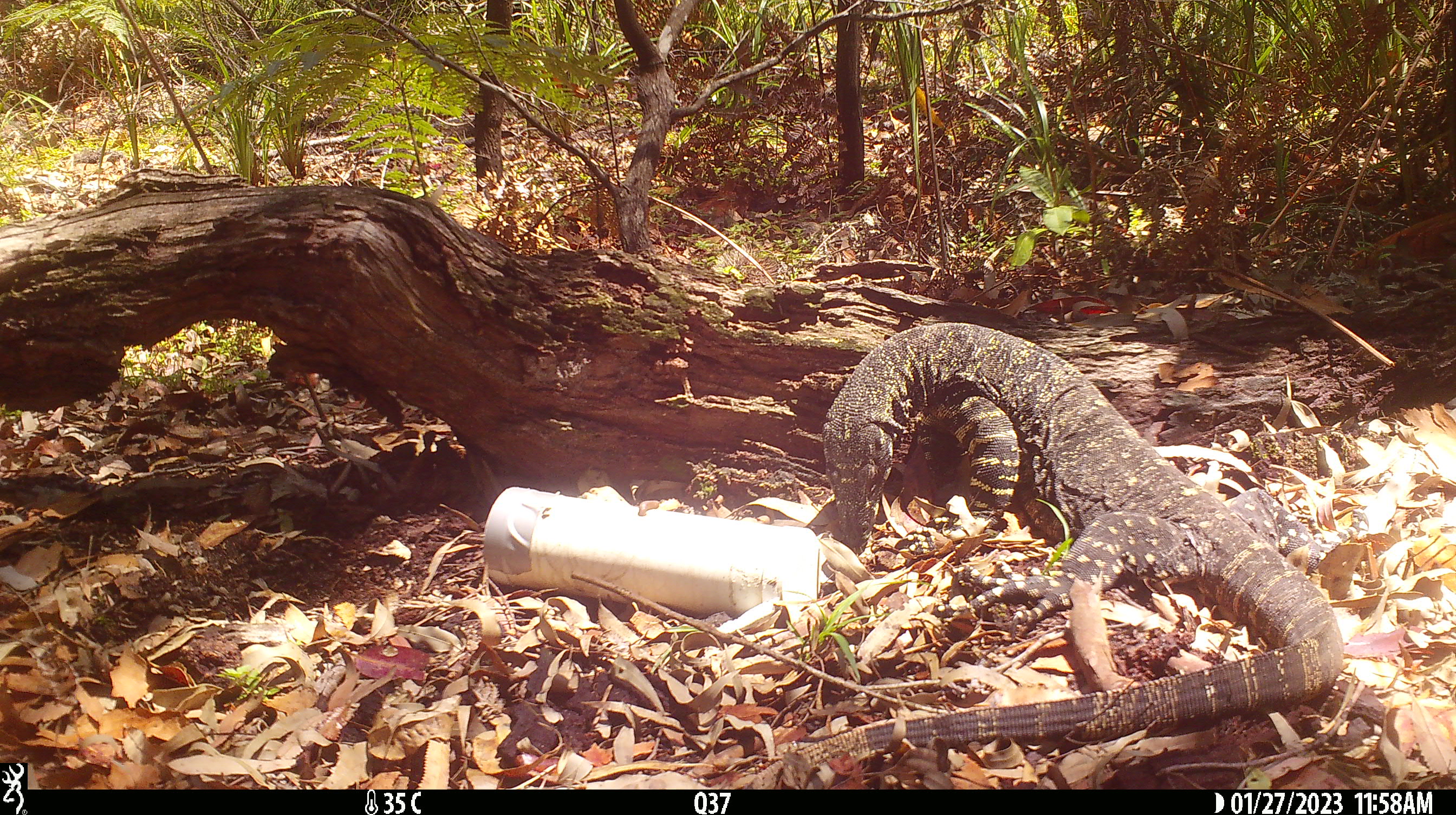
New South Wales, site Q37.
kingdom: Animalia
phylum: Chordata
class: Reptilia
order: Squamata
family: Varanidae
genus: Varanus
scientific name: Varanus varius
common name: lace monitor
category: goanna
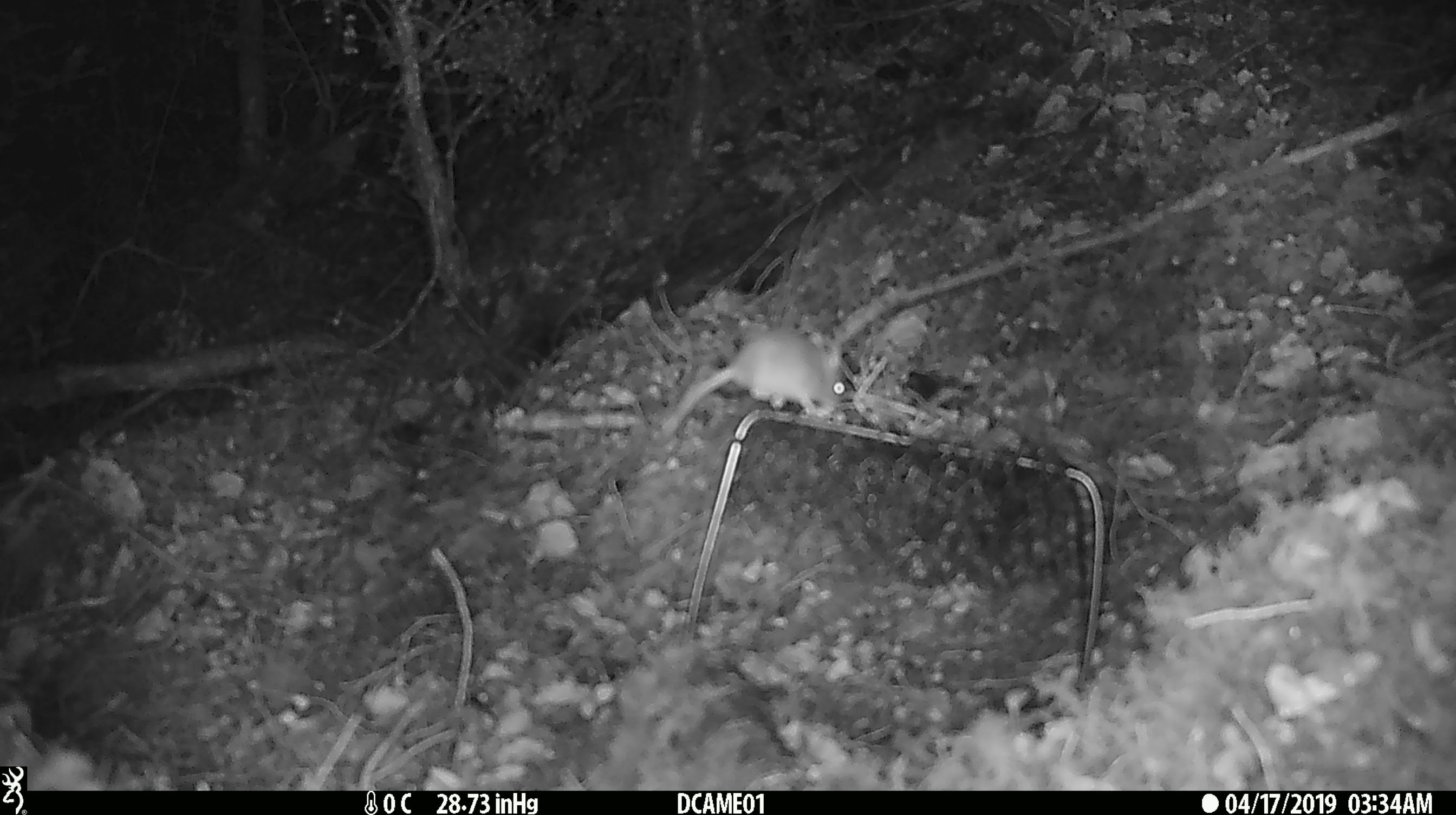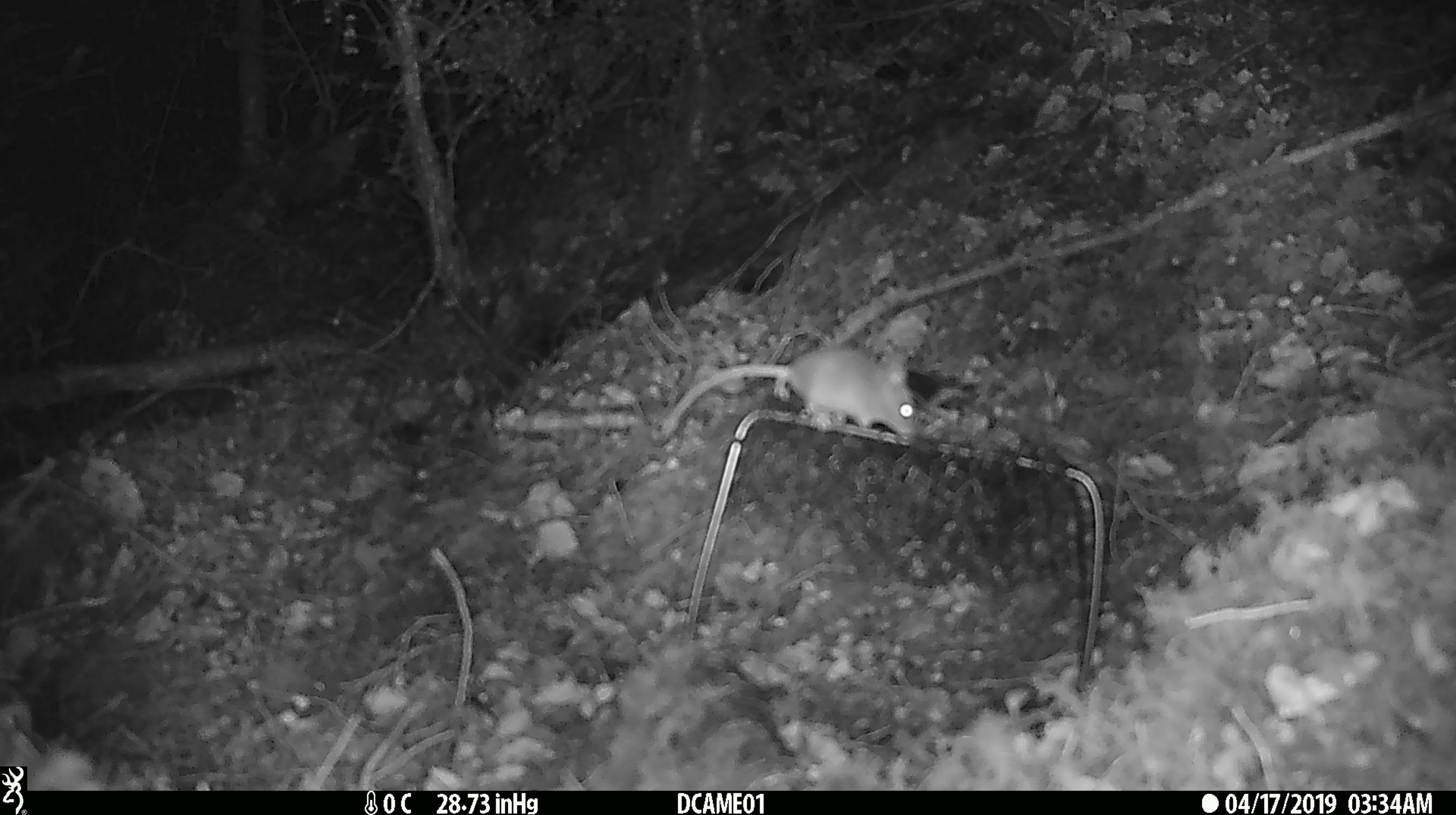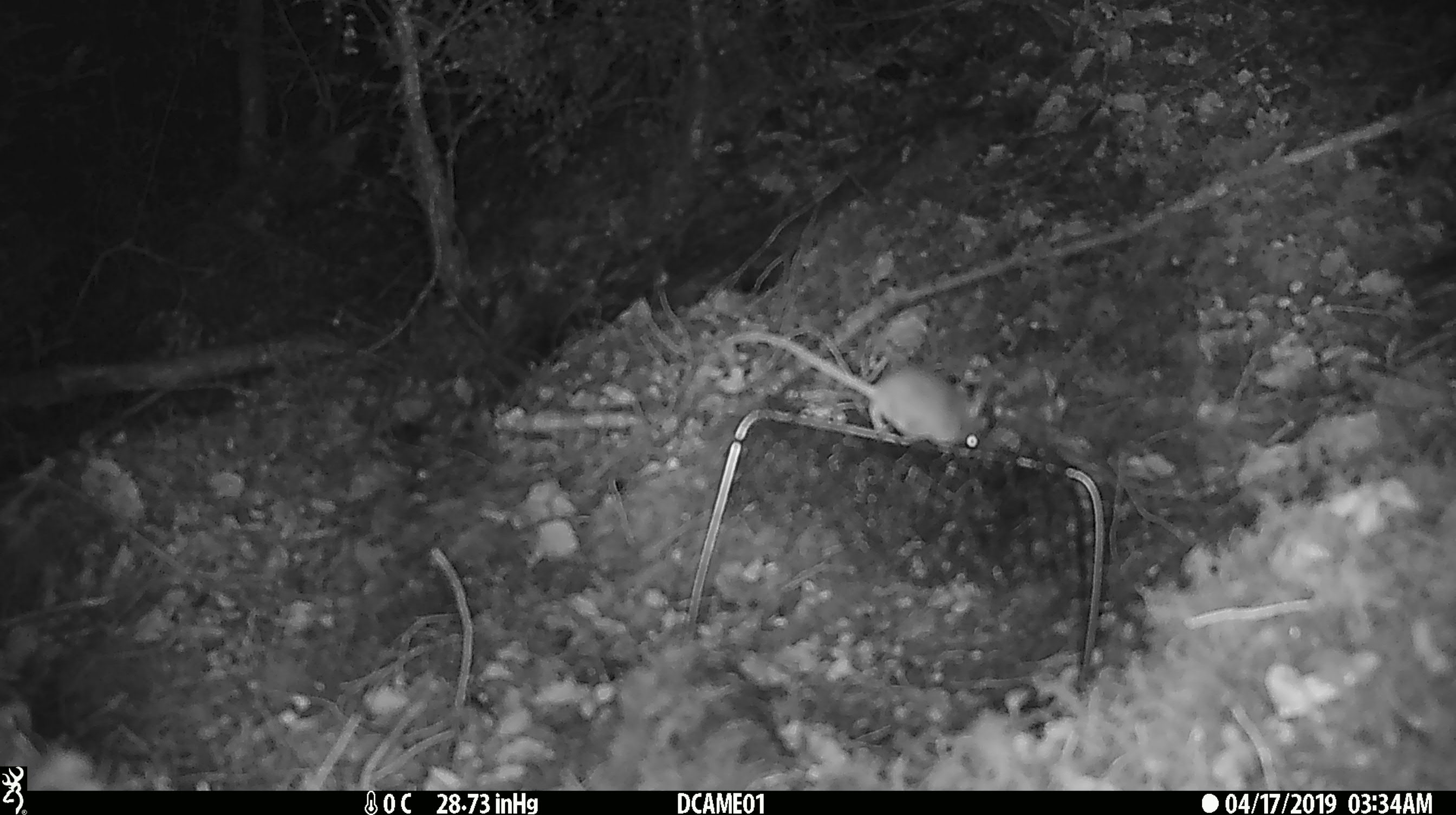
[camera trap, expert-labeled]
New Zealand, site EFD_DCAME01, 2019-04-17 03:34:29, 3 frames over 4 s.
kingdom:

══════════

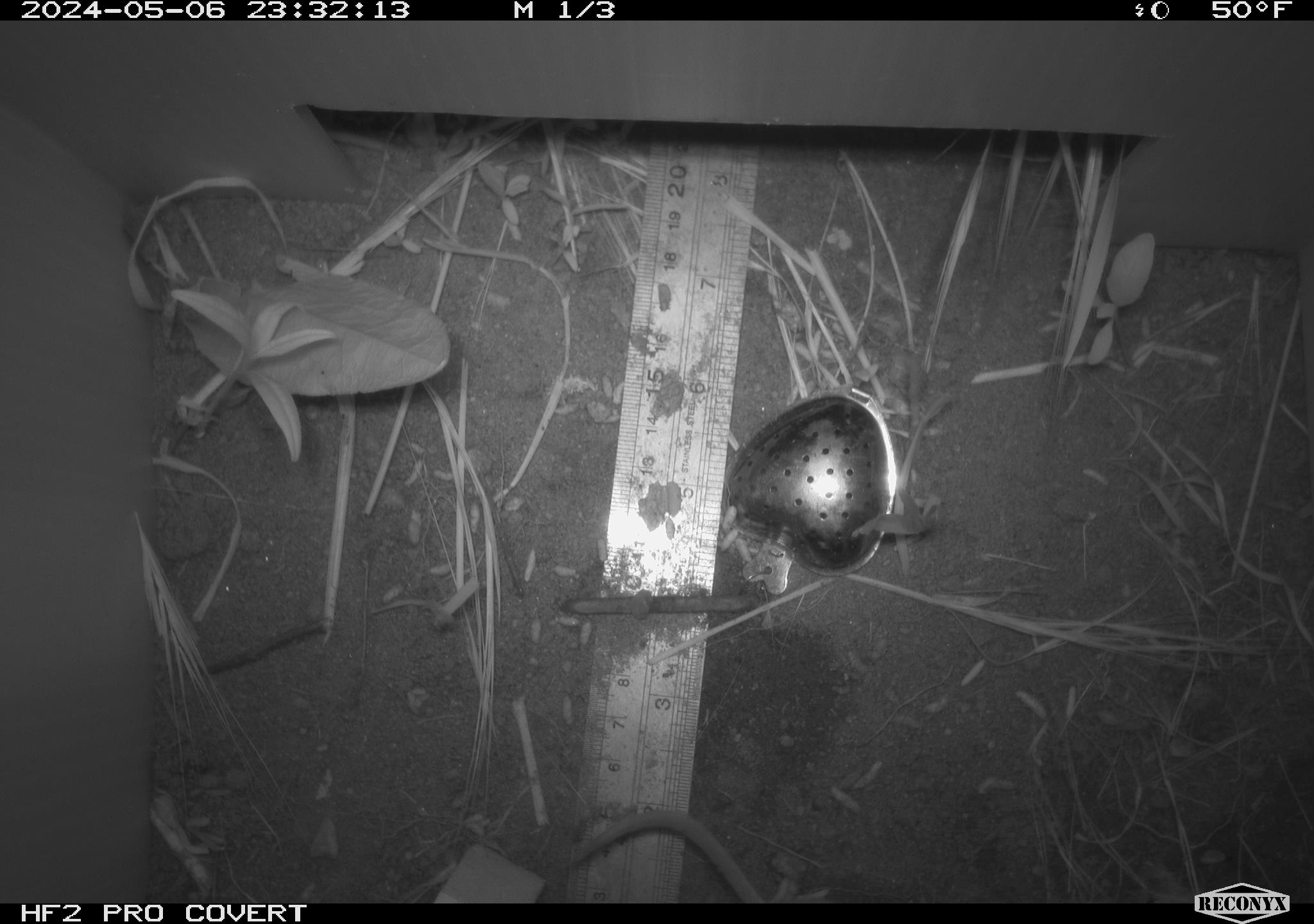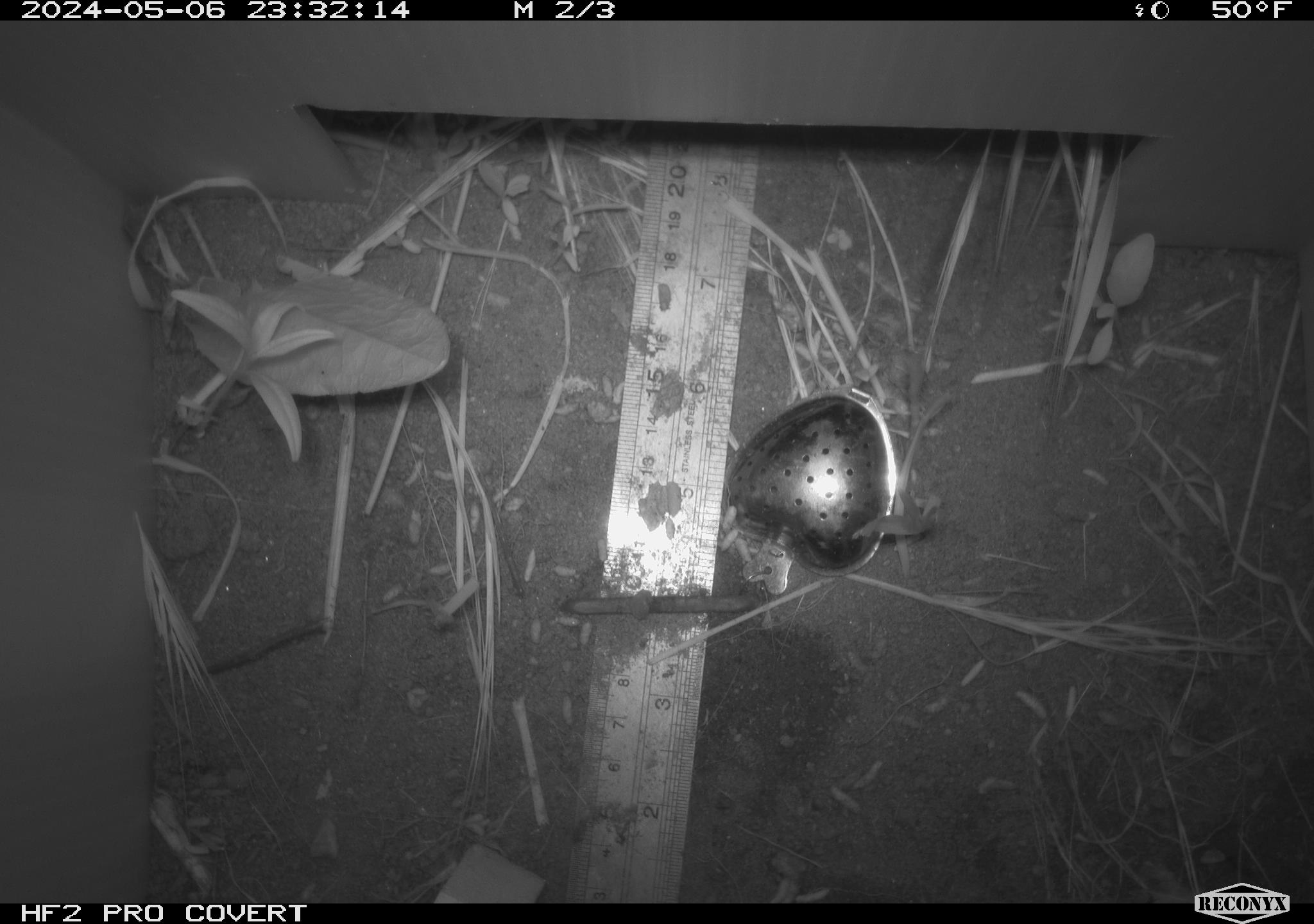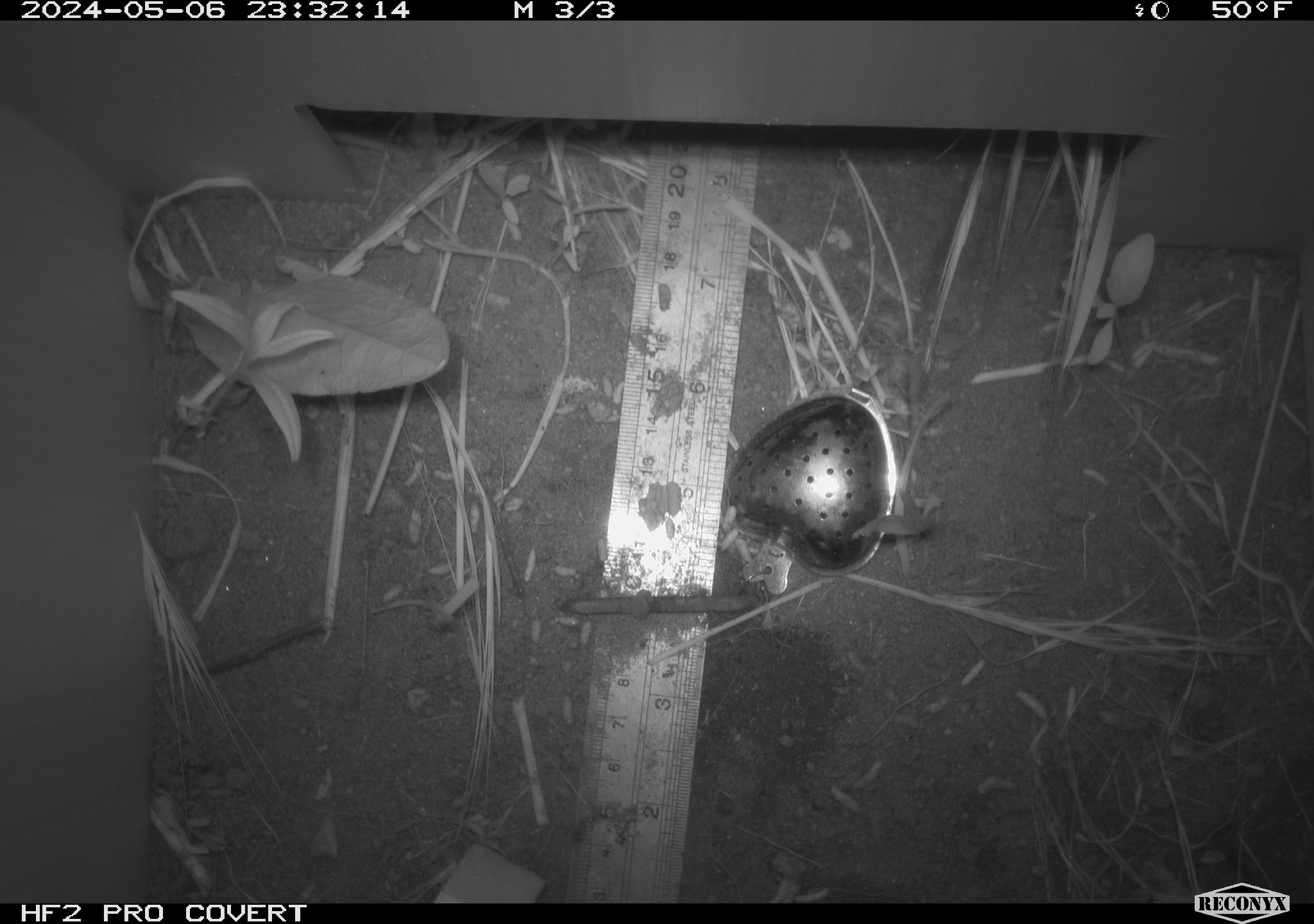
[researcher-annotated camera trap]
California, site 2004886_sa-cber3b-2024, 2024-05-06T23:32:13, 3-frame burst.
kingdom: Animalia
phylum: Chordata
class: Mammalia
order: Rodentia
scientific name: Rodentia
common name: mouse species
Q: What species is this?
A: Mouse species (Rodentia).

══════════

Return exactly the lines above from the line that has "class: Mammalia" through the line that has "A: Mouse species (Rodentia).", inclusive, and nothing else.

- [Result of this task]:
class: Mammalia
order: Rodentia
scientific name: Rodentia
common name: mouse species
Q: What species is this?
A: Mouse species (Rodentia).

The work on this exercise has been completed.